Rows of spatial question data
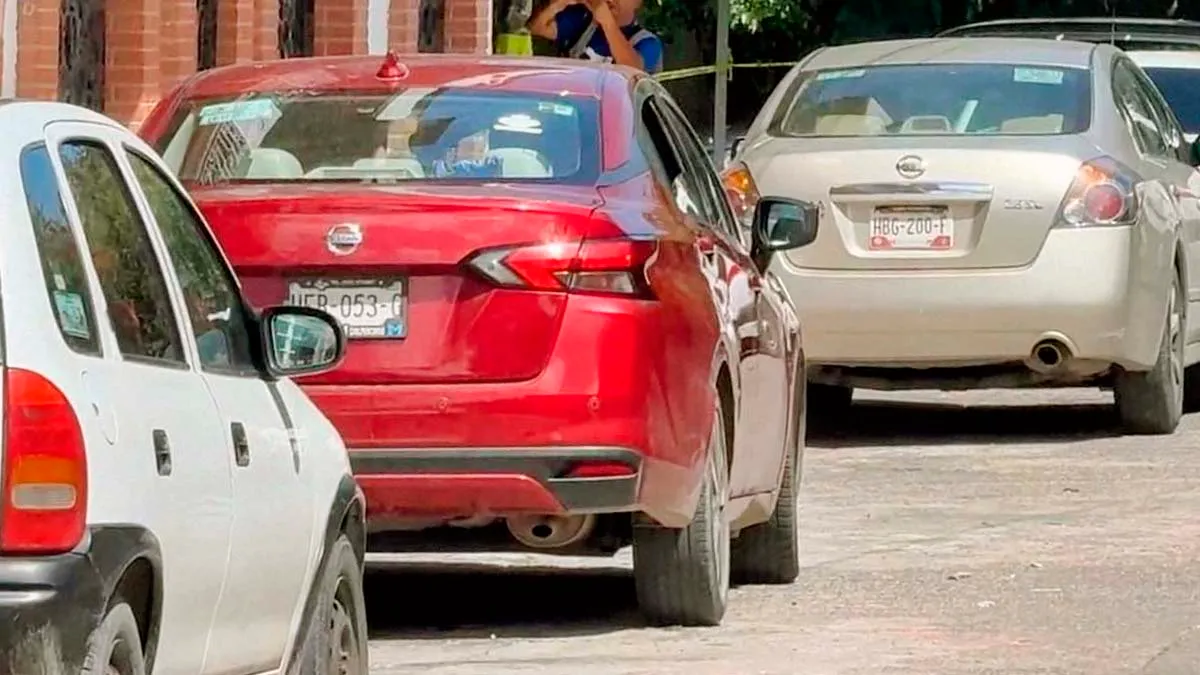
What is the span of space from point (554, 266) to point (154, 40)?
7319 mm

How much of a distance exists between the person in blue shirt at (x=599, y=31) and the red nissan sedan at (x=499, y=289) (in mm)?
8030

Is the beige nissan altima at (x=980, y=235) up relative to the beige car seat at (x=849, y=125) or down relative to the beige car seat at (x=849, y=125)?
down

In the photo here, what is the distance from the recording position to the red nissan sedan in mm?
8219

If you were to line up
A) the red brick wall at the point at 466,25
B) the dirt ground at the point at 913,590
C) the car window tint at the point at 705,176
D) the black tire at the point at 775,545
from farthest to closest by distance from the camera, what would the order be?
the red brick wall at the point at 466,25
the black tire at the point at 775,545
the car window tint at the point at 705,176
the dirt ground at the point at 913,590

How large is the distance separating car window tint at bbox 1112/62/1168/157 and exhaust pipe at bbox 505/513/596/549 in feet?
19.8

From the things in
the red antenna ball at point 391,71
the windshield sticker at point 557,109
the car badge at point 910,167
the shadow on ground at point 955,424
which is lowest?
the shadow on ground at point 955,424

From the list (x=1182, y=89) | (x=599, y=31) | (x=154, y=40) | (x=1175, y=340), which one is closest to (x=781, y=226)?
(x=1175, y=340)

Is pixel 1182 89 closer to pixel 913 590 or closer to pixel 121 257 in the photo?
pixel 913 590

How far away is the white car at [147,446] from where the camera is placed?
471 cm

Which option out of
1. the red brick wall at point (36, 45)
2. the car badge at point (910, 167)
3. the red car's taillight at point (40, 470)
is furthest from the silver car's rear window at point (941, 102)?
the red car's taillight at point (40, 470)

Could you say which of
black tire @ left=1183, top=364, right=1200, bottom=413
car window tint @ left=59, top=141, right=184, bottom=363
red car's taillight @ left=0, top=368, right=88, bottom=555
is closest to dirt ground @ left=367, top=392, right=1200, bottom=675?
black tire @ left=1183, top=364, right=1200, bottom=413

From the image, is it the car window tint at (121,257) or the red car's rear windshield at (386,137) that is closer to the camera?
the car window tint at (121,257)

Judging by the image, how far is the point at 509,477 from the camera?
323 inches

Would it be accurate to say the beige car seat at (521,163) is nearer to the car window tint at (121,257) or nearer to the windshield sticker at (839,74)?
the car window tint at (121,257)
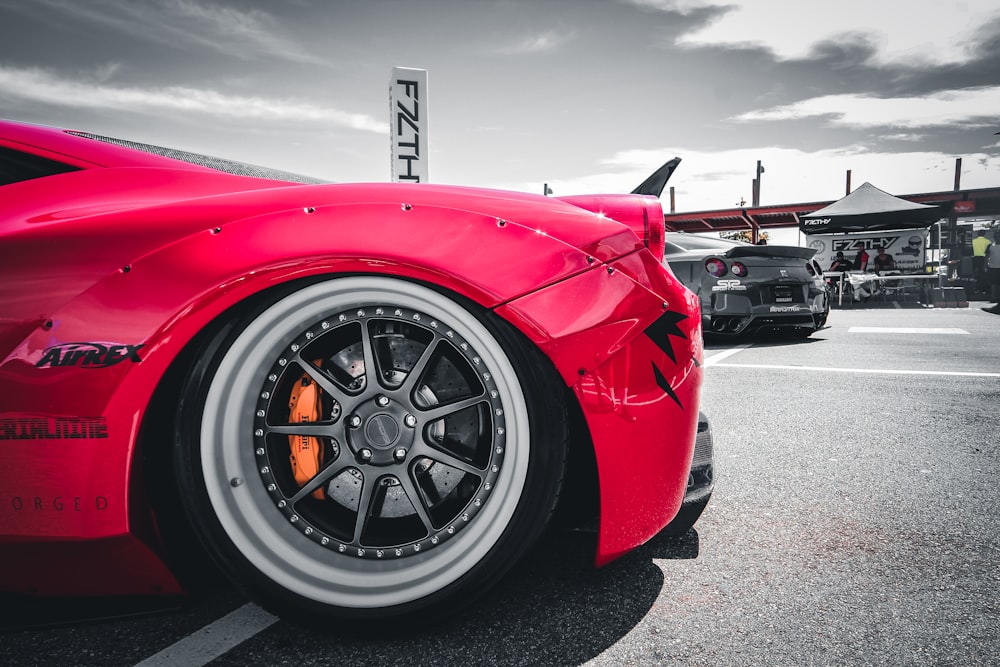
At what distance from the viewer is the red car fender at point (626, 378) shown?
1.34 metres

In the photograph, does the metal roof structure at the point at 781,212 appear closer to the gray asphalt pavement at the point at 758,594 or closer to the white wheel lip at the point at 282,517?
the gray asphalt pavement at the point at 758,594

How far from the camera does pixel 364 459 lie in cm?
146

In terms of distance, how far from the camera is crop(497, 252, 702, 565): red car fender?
134cm

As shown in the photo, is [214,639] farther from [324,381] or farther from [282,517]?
[324,381]

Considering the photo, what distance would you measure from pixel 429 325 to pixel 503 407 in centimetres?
24

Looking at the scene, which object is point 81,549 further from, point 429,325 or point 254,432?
point 429,325

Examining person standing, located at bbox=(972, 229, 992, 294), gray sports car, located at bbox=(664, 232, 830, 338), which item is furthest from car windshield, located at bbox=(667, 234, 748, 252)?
person standing, located at bbox=(972, 229, 992, 294)

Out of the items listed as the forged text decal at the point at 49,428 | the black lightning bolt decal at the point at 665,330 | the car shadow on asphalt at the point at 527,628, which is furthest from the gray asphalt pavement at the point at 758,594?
the black lightning bolt decal at the point at 665,330

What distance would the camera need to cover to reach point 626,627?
138cm

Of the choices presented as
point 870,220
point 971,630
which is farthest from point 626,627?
point 870,220

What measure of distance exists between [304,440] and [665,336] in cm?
86

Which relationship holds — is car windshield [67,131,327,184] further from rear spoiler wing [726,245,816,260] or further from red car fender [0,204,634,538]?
rear spoiler wing [726,245,816,260]

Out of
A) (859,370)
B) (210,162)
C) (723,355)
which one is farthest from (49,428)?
(723,355)

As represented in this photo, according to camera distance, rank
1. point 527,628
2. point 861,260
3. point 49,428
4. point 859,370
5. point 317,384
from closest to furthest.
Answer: point 49,428 < point 527,628 < point 317,384 < point 859,370 < point 861,260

> _Short task_: Reproduce every line precisely as given, omitting all pictures.

> _Reply_:
What is the span of space from point (554, 266) to point (154, 40)?
7319 mm

How much of a distance exists between the person in blue shirt at (x=599, y=31) and the red nissan sedan at (x=499, y=289) (in mm)?
8030

Is the beige nissan altima at (x=980, y=235) up relative to the beige car seat at (x=849, y=125) or down relative to the beige car seat at (x=849, y=125)?
down

In the photo here, what is the distance from the recording position to the red nissan sedan in mm?
8219

If you were to line up
A) the red brick wall at the point at 466,25
B) the dirt ground at the point at 913,590
C) the car window tint at the point at 705,176
D) the black tire at the point at 775,545
from farthest to closest by distance from the camera, what would the order be?
the red brick wall at the point at 466,25
the black tire at the point at 775,545
the car window tint at the point at 705,176
the dirt ground at the point at 913,590

How large is the distance separating car window tint at bbox 1112/62/1168/157 and exhaust pipe at bbox 505/513/596/549 in feet?
19.8

From the things in
the red antenna ball at point 391,71
the windshield sticker at point 557,109
the car badge at point 910,167
the shadow on ground at point 955,424
which is lowest?
the shadow on ground at point 955,424

From the list (x=1182, y=89) | (x=599, y=31) | (x=154, y=40) | (x=1175, y=340), which one is closest to (x=781, y=226)?
(x=1175, y=340)

Is pixel 1182 89 closer to pixel 913 590 or closer to pixel 121 257 in the photo?
pixel 913 590

How far away is the white car at [147,446] from where the camera is placed?
471 cm

Which option out of
1. the red brick wall at point (36, 45)
2. the car badge at point (910, 167)
3. the red car's taillight at point (40, 470)
is furthest from the silver car's rear window at point (941, 102)?
the red car's taillight at point (40, 470)

Could you say which of
black tire @ left=1183, top=364, right=1200, bottom=413
car window tint @ left=59, top=141, right=184, bottom=363
red car's taillight @ left=0, top=368, right=88, bottom=555
is closest to dirt ground @ left=367, top=392, right=1200, bottom=675?
black tire @ left=1183, top=364, right=1200, bottom=413

From the image, is it the car window tint at (121,257) or the red car's rear windshield at (386,137) that is closer to the camera?
the car window tint at (121,257)

Judging by the image, how far is the point at 509,477 from the camera?
323 inches

Would it be accurate to say the beige car seat at (521,163) is nearer to the car window tint at (121,257) or nearer to the windshield sticker at (839,74)?
the car window tint at (121,257)
At what distance from the viewer is the red car fender at point (626, 378) shown?
1.34 metres

In the photograph, does the metal roof structure at the point at 781,212 appear closer to the gray asphalt pavement at the point at 758,594 or closer to the white wheel lip at the point at 282,517?
the gray asphalt pavement at the point at 758,594

How far from the camera does pixel 364 459 lie in cm?
146

In terms of distance, how far from the camera is crop(497, 252, 702, 565): red car fender?
134cm

As shown in the photo, is [214,639] farther from [324,381] or farther from [282,517]?
[324,381]

Considering the photo, what distance would you measure from pixel 429 325 to pixel 503 407 in centimetres?
24

Looking at the scene, which object is point 81,549 further from, point 429,325 or point 254,432?
point 429,325

Examining person standing, located at bbox=(972, 229, 992, 294), gray sports car, located at bbox=(664, 232, 830, 338), which item is furthest from car windshield, located at bbox=(667, 234, 748, 252)?
person standing, located at bbox=(972, 229, 992, 294)

Out of the items listed as the forged text decal at the point at 49,428 | the black lightning bolt decal at the point at 665,330 | the car shadow on asphalt at the point at 527,628, which is furthest from the gray asphalt pavement at the point at 758,594?
the black lightning bolt decal at the point at 665,330

What distance would the camera need to cover to reach point 626,627?
138cm

Of the choices presented as
point 870,220
point 971,630
which is farthest from point 626,627?
point 870,220

What measure of distance exists between [304,440] and [665,336] in cm?
86

Which relationship holds — is car windshield [67,131,327,184] further from rear spoiler wing [726,245,816,260] or further from red car fender [0,204,634,538]?
rear spoiler wing [726,245,816,260]

Out of
A) (859,370)
B) (210,162)
C) (723,355)
which one is farthest from (49,428)?
(723,355)

As represented in this photo, according to camera distance, rank
1. point 527,628
2. point 861,260
3. point 49,428
4. point 859,370
5. point 317,384
from closest to furthest.
Answer: point 49,428 < point 527,628 < point 317,384 < point 859,370 < point 861,260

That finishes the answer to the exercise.